An object of mass m is lowered at constant velocity at the end of a string of negligible mass. As it is lowered a vertical distance h, its gravitational potential energy changes by ∆Ug = - m g h. However, its kinetic energy remains constant, so that if we define E = K + Ug, we find ∆E = - m g h. Why isn't the total energy E conserved? 1. Because the universe is accelerating in its expansion, the object is actually at rest and not descending ... the earth moves away as fast as it moves "down." 2. An external force is doing work on the system. 3. In reality, all objects are massless, so that m = 0 and ∆E = 0. 4. The acceleration of the system is zero. 5. The net force on the system is not zero. 6. Ug is defined incorrectly as if gravity were a constant force. 7. The total energy is indeed conserved, since ∆E = ∆Ug. 8. E is useless in real-world examples like this.

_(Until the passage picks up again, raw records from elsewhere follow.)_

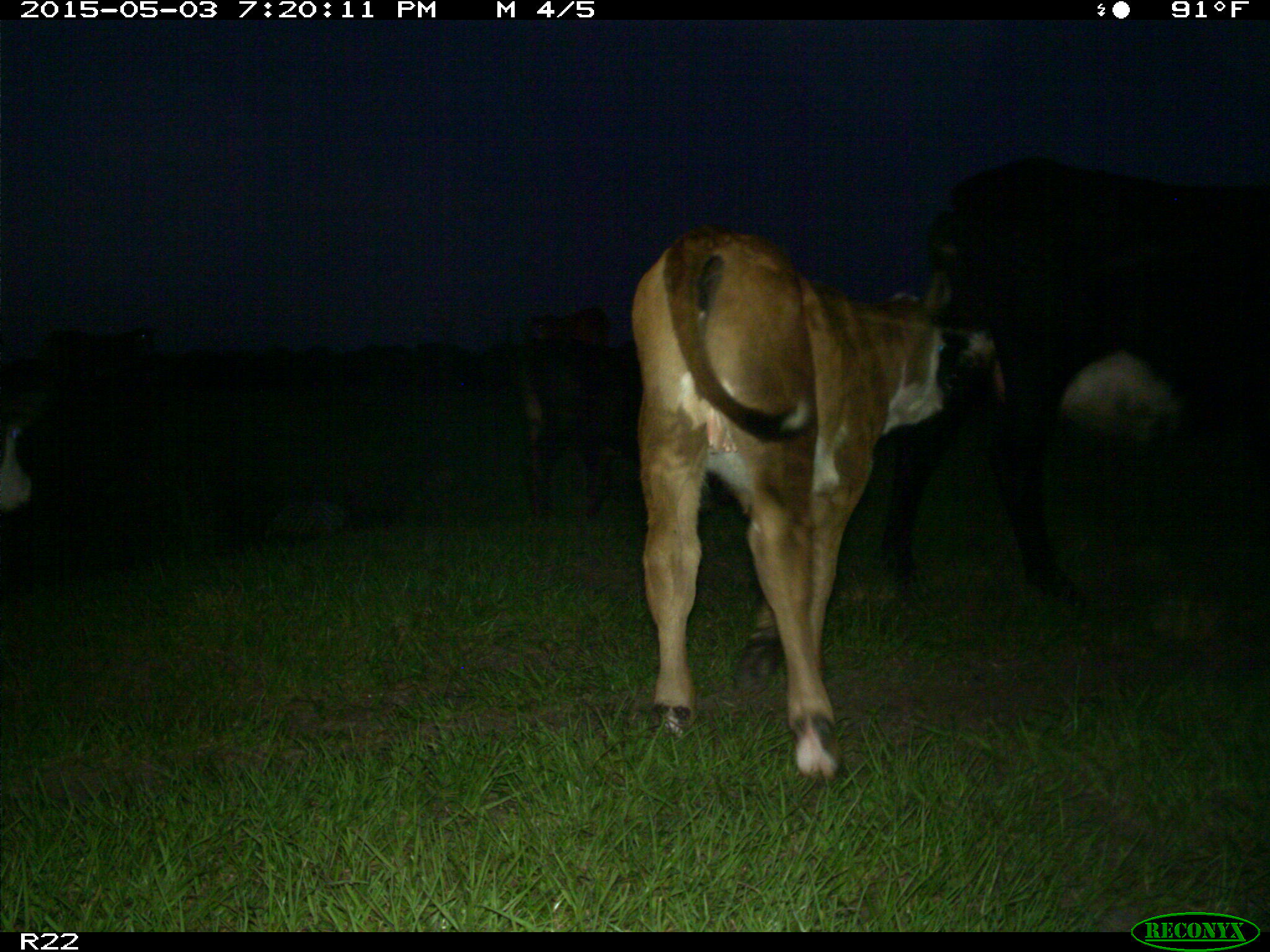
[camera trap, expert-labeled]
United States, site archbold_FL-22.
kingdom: Animalia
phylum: Chordata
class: Mammalia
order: Artiodactyla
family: Bovidae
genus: Bos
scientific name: Bos taurus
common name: domestic cow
Bos taurus (domestic cow).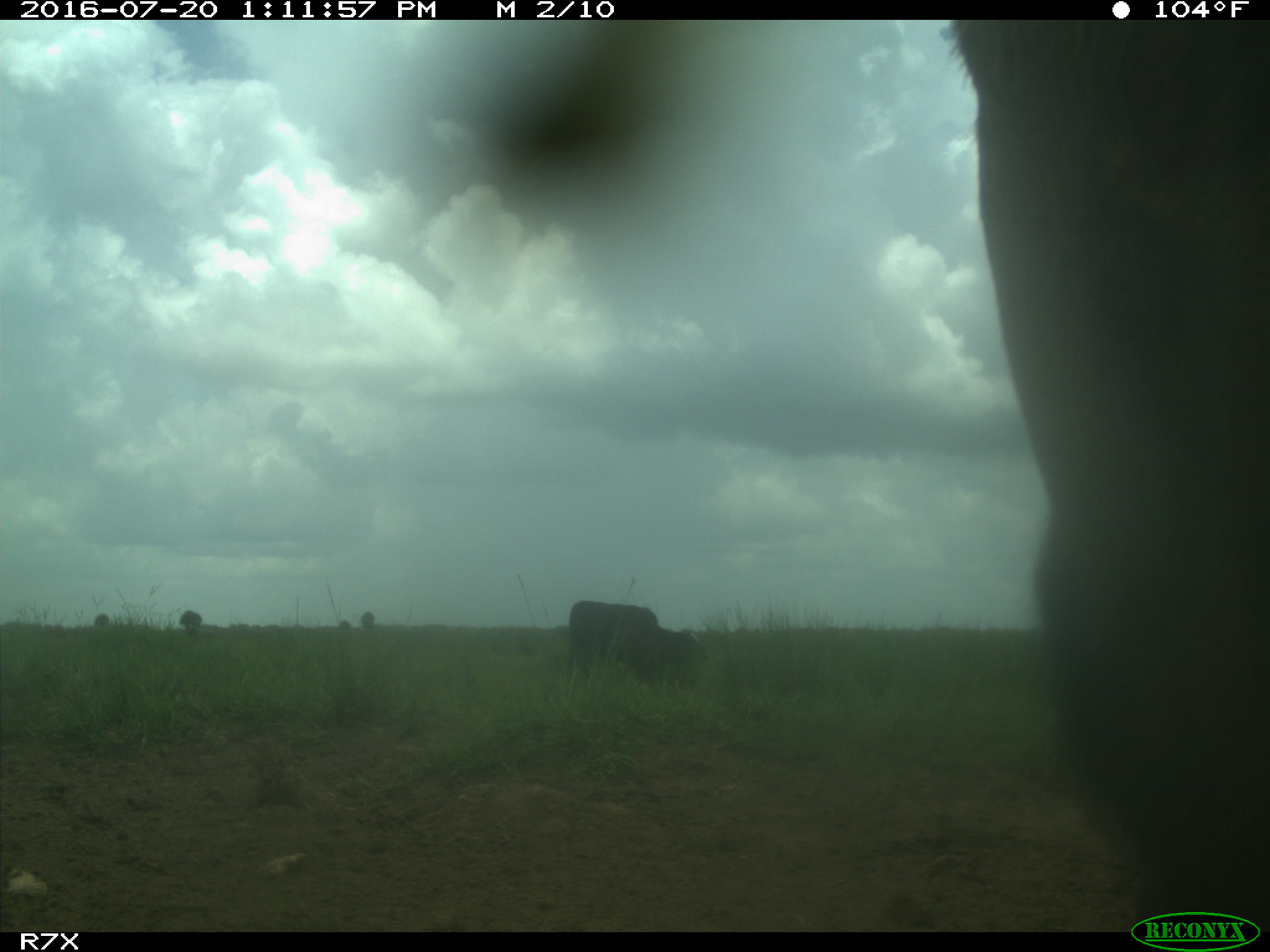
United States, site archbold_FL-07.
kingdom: Animalia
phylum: Chordata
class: Mammalia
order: Artiodactyla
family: Bovidae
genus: Bos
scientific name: Bos taurus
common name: domestic cow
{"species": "Bos taurus (domestic cow)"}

Mechanical would have been conserved if only the force of gravity (the weight of the object does work on the system). The tension force does work also on the system but negative work instead. The net force acting of the system is zero since the upward tension in the string suspending the object is equal to the weight of the object but acting in the opposite direction. As a result they cancel out. In the equation above the effect of the tension force on the object has been neglected or not taken into consideration. For the mechanical energy E to be conserved, the work done by this tension force must be included into the equation. Otherwise it would seem as though energy has been generated in some manner that is equal in magnitude to the work done by the tension force.

The conserved form of the equation is given by

E = K + Ug + Wother.

In this case Wother = work done by the tension force.

In that form the total mechanical energy is conserved.